• **Exercise task**
Write out, unchanged, the lines from the one holding "Is the bat head at the" to the close of the listing. Both the first and last lines belong in it.

######

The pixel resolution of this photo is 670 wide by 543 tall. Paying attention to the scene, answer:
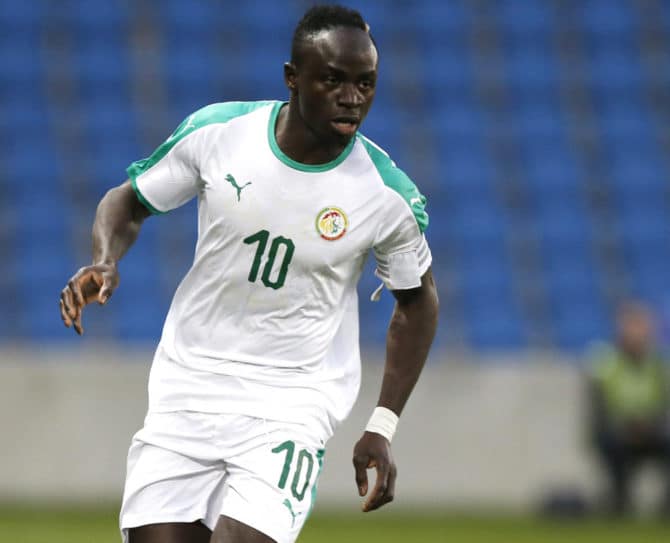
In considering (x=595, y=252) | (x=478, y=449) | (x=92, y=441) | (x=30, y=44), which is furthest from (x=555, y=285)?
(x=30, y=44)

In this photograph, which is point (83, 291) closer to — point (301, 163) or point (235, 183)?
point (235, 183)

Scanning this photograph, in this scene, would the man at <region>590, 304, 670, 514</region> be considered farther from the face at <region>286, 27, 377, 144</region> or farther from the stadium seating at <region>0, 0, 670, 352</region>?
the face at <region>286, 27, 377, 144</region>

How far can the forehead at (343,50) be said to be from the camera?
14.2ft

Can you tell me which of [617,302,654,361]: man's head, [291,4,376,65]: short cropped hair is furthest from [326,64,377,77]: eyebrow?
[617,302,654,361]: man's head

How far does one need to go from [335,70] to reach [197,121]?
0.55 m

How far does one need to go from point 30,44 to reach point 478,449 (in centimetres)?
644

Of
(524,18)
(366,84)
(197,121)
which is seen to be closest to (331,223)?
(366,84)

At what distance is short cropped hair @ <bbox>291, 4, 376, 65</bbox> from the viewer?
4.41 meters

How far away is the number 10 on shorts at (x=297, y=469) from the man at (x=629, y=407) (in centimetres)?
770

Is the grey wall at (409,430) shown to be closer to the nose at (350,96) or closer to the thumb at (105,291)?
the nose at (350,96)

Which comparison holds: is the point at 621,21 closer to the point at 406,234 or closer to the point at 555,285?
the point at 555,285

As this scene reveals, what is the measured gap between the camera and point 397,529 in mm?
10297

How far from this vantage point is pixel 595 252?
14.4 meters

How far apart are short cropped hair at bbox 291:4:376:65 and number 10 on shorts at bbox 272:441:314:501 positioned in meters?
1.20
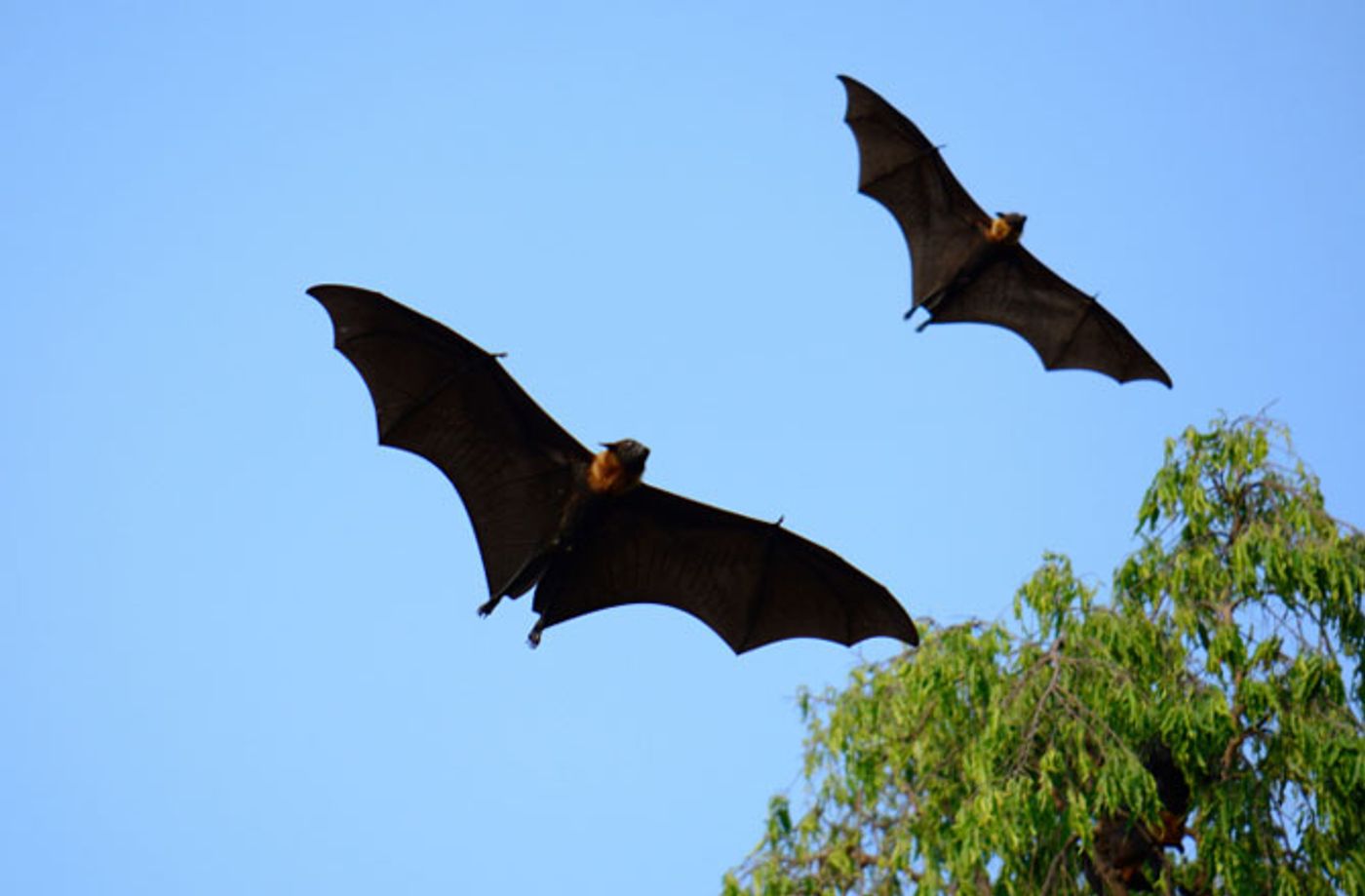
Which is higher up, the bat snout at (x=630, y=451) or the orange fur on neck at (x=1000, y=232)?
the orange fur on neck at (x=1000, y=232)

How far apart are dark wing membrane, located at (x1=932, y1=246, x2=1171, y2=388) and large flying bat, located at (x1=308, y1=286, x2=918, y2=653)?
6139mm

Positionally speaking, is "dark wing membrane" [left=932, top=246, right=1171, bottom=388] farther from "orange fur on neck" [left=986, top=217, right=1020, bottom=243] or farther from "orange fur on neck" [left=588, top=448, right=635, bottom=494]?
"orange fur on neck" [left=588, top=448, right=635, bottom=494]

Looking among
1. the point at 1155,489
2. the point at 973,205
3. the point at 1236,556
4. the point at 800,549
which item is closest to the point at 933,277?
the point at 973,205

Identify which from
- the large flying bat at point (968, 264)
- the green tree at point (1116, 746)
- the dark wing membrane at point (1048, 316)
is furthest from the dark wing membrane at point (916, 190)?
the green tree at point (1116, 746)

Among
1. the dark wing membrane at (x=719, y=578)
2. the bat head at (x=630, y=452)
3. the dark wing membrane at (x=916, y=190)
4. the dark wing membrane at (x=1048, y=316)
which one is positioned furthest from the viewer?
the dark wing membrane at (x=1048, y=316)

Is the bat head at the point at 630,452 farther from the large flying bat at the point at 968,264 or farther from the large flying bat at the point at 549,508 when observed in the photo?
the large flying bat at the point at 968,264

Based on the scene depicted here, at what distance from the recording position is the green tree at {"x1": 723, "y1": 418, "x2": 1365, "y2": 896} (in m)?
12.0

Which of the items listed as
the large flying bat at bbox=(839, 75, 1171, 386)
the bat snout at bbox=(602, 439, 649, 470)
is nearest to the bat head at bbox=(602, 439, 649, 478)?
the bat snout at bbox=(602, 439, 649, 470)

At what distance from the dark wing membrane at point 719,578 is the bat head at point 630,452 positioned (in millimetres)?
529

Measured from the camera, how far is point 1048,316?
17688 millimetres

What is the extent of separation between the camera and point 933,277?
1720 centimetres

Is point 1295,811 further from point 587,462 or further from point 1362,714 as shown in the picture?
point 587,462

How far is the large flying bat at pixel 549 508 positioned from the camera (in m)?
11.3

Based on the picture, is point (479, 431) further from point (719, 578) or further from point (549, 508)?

######

• **Exercise output**
Is the bat head at the point at 630,452 farther from the large flying bat at the point at 968,264 or farther from the large flying bat at the point at 549,508 when observed in the photo?
the large flying bat at the point at 968,264

Based on the scene depicted here, at what distance from the recording position is the green tree at {"x1": 723, "y1": 418, "x2": 1365, "y2": 896} (in m)?
12.0

Which of the items listed as
the large flying bat at bbox=(839, 75, 1171, 386)
the bat snout at bbox=(602, 439, 649, 470)
is nearest to the bat head at bbox=(602, 439, 649, 478)?
the bat snout at bbox=(602, 439, 649, 470)

At what distance from the dark wing membrane at point 719,578 is the bat head at point 630,452 positioned (in millimetres)?
529

Measured from the camera, how far is point 1048,316?
17688 millimetres

What is the extent of separation between the camera and point 933,277?
1720 centimetres

Is point 1295,811 further from point 587,462 or further from point 1362,714 as shown in the picture?
point 587,462

How far is the large flying bat at pixel 549 508 positioned from the camera (in m)?
11.3

Based on the picture, is point (479, 431) further from point (719, 578) or further from point (549, 508)?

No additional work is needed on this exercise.